Records:

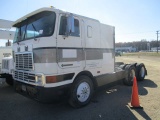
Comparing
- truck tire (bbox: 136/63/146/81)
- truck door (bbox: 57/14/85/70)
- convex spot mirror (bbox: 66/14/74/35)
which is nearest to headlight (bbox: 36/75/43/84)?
truck door (bbox: 57/14/85/70)

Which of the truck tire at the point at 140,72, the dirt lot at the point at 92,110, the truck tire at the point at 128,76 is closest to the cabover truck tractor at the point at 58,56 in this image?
the dirt lot at the point at 92,110

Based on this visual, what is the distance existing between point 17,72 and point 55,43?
188cm

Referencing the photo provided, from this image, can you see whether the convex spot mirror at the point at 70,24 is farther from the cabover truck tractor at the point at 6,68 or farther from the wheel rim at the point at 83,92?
the cabover truck tractor at the point at 6,68

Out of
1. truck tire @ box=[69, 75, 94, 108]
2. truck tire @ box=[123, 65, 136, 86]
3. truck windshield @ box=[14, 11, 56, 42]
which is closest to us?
truck windshield @ box=[14, 11, 56, 42]

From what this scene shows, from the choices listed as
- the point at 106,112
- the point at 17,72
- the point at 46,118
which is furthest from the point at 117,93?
the point at 17,72

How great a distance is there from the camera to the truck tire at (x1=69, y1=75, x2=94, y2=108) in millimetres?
5027

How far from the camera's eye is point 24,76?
5.01 m

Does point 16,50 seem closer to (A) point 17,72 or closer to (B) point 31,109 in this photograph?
(A) point 17,72

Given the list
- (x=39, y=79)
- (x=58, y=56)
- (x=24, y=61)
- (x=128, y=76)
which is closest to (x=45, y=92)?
(x=39, y=79)

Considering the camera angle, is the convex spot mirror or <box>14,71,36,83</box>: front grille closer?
the convex spot mirror

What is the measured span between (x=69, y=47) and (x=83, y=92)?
5.18 ft

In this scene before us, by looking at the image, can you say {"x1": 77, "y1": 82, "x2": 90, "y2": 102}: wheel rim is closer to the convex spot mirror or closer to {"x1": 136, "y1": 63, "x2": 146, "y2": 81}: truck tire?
the convex spot mirror

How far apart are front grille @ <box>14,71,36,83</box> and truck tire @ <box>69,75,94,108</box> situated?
3.95 feet

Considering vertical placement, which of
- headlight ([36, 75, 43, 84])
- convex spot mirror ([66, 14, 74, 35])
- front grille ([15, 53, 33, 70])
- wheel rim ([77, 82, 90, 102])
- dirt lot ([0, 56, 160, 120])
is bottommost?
dirt lot ([0, 56, 160, 120])
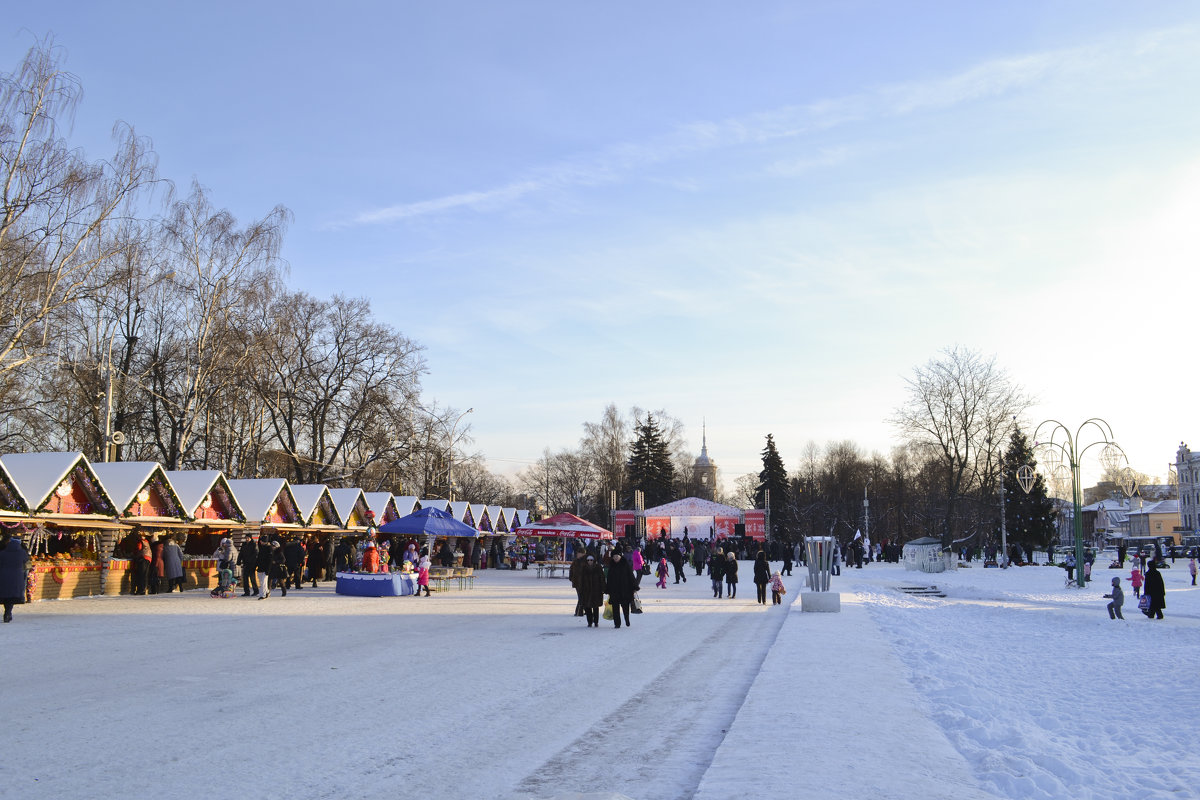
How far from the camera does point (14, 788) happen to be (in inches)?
229

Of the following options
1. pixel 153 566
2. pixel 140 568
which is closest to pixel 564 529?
pixel 153 566

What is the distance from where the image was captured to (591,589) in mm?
17844

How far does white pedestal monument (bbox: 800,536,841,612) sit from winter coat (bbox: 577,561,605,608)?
5.76 meters

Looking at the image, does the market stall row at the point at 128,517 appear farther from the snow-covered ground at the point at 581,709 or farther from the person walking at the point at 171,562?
the snow-covered ground at the point at 581,709

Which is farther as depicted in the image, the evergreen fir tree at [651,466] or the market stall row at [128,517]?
the evergreen fir tree at [651,466]

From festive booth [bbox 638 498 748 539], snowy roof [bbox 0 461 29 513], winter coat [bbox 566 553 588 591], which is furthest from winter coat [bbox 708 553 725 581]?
festive booth [bbox 638 498 748 539]

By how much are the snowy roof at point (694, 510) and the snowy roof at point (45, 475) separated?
49550 millimetres

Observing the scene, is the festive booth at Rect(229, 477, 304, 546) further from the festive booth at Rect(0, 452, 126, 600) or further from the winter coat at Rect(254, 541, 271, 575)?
the festive booth at Rect(0, 452, 126, 600)

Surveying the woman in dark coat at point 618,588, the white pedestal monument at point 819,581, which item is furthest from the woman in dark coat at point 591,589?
the white pedestal monument at point 819,581

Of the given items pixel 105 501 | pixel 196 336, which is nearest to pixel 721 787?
pixel 105 501

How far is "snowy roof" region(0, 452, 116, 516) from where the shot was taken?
20031 millimetres

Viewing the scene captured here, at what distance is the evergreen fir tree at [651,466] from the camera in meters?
95.4

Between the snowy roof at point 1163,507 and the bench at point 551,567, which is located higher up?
the snowy roof at point 1163,507

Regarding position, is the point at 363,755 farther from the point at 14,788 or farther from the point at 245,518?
the point at 245,518
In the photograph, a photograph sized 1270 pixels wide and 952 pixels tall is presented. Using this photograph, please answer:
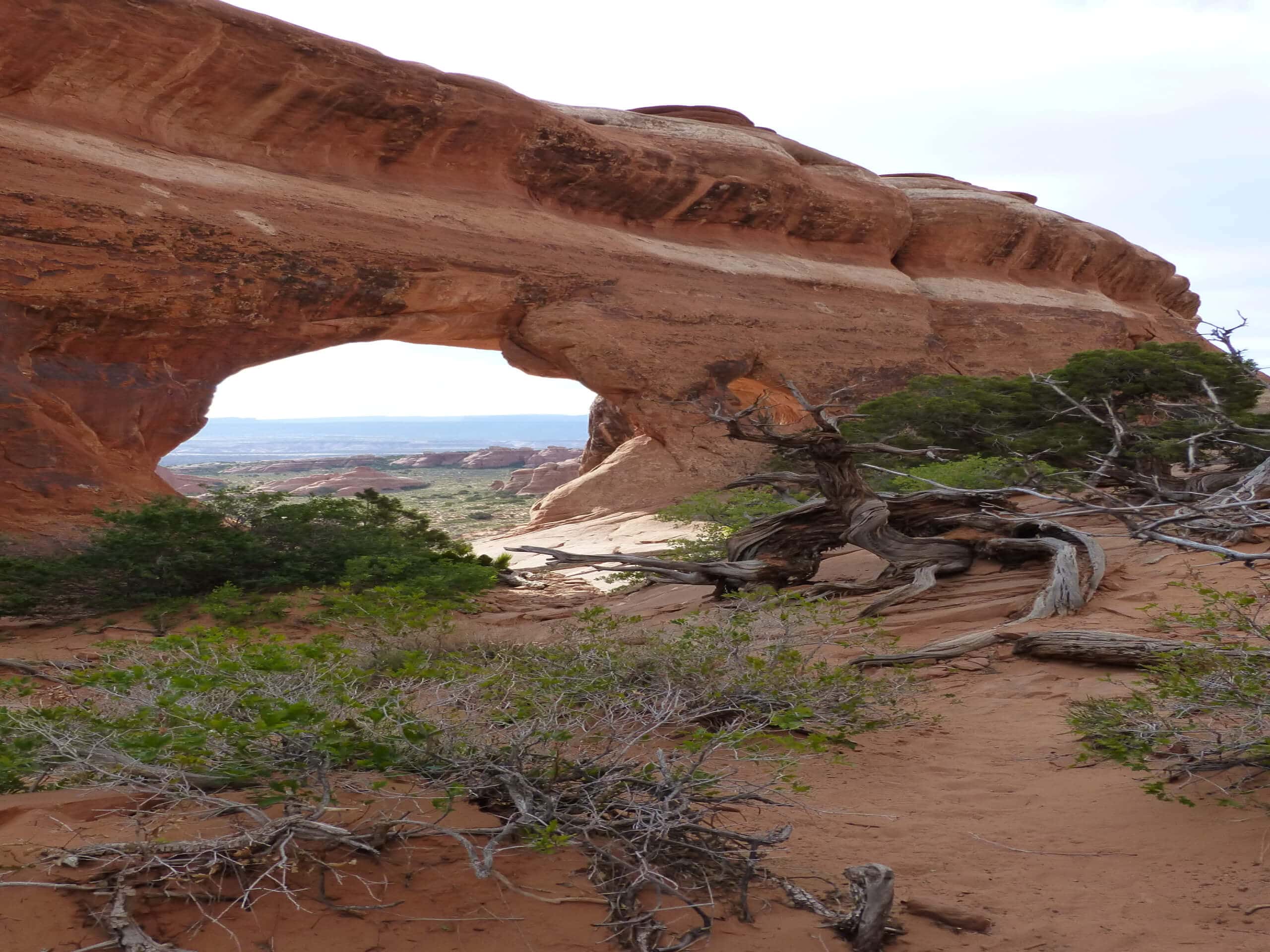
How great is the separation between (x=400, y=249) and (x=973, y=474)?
9.90 meters

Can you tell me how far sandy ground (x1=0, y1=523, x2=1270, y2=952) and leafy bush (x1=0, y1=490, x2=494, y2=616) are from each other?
6.51 metres

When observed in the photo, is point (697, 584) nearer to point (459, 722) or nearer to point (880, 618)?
point (880, 618)

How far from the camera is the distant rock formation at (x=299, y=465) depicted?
2496 inches

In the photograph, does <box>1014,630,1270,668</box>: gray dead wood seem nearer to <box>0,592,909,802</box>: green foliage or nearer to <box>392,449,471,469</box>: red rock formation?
<box>0,592,909,802</box>: green foliage

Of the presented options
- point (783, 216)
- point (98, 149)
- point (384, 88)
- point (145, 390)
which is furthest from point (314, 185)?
point (783, 216)

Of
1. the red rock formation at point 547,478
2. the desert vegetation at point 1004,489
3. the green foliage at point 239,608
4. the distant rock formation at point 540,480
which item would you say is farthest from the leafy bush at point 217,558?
the red rock formation at point 547,478

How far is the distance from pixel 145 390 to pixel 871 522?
11.2 m

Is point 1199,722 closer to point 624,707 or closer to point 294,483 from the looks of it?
point 624,707

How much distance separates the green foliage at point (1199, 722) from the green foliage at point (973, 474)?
19.3 ft

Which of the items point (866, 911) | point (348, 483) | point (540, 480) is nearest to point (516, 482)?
point (540, 480)

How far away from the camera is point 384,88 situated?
52.2 feet

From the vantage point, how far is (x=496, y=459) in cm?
6475

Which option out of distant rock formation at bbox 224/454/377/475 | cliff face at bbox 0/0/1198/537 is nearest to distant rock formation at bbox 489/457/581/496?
cliff face at bbox 0/0/1198/537

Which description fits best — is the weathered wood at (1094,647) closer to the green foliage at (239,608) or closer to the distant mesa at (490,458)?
the green foliage at (239,608)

**Job:**
Copy exactly the lines above, from the one containing "In the photograph, does" through the very last line.

**Reply:**
In the photograph, does <box>1014,630,1270,668</box>: gray dead wood seem nearer to <box>0,592,909,802</box>: green foliage or nearer to <box>392,449,471,469</box>: red rock formation?
<box>0,592,909,802</box>: green foliage

Of the presented options
- point (783, 216)
- point (98, 149)
- point (384, 88)
- point (145, 390)
which is furthest from point (314, 185)?
point (783, 216)

Of
1. the red rock formation at point 547,478
2. the desert vegetation at point 1004,489
3. the green foliage at point 239,608
4. the distant rock formation at point 540,480
which item would you say is farthest from the leafy bush at point 217,558?
the red rock formation at point 547,478

How far is the distance from pixel 145 390 to pixel 871 522?
11.2 m

Is point 1199,722 closer to point 624,707 or closer to point 294,483 from the looks of it?
point 624,707

How much distance separates the green foliage at point (1199, 722) from the green foliage at point (973, 474)?
19.3 ft

Which of the items point (866, 911) | point (348, 483) | point (540, 480) is nearest to point (516, 482)?
point (540, 480)

How far away from the camera is point 384,88 situated?
52.2 feet

From the vantage point, how far is (x=496, y=459) in cm?
6475

Which option out of distant rock formation at bbox 224/454/377/475 | cliff face at bbox 0/0/1198/537 is nearest to distant rock formation at bbox 489/457/581/496?
cliff face at bbox 0/0/1198/537

Which description fits best — is the weathered wood at (1094,647) closer to the green foliage at (239,608) or closer to the distant mesa at (490,458)?
the green foliage at (239,608)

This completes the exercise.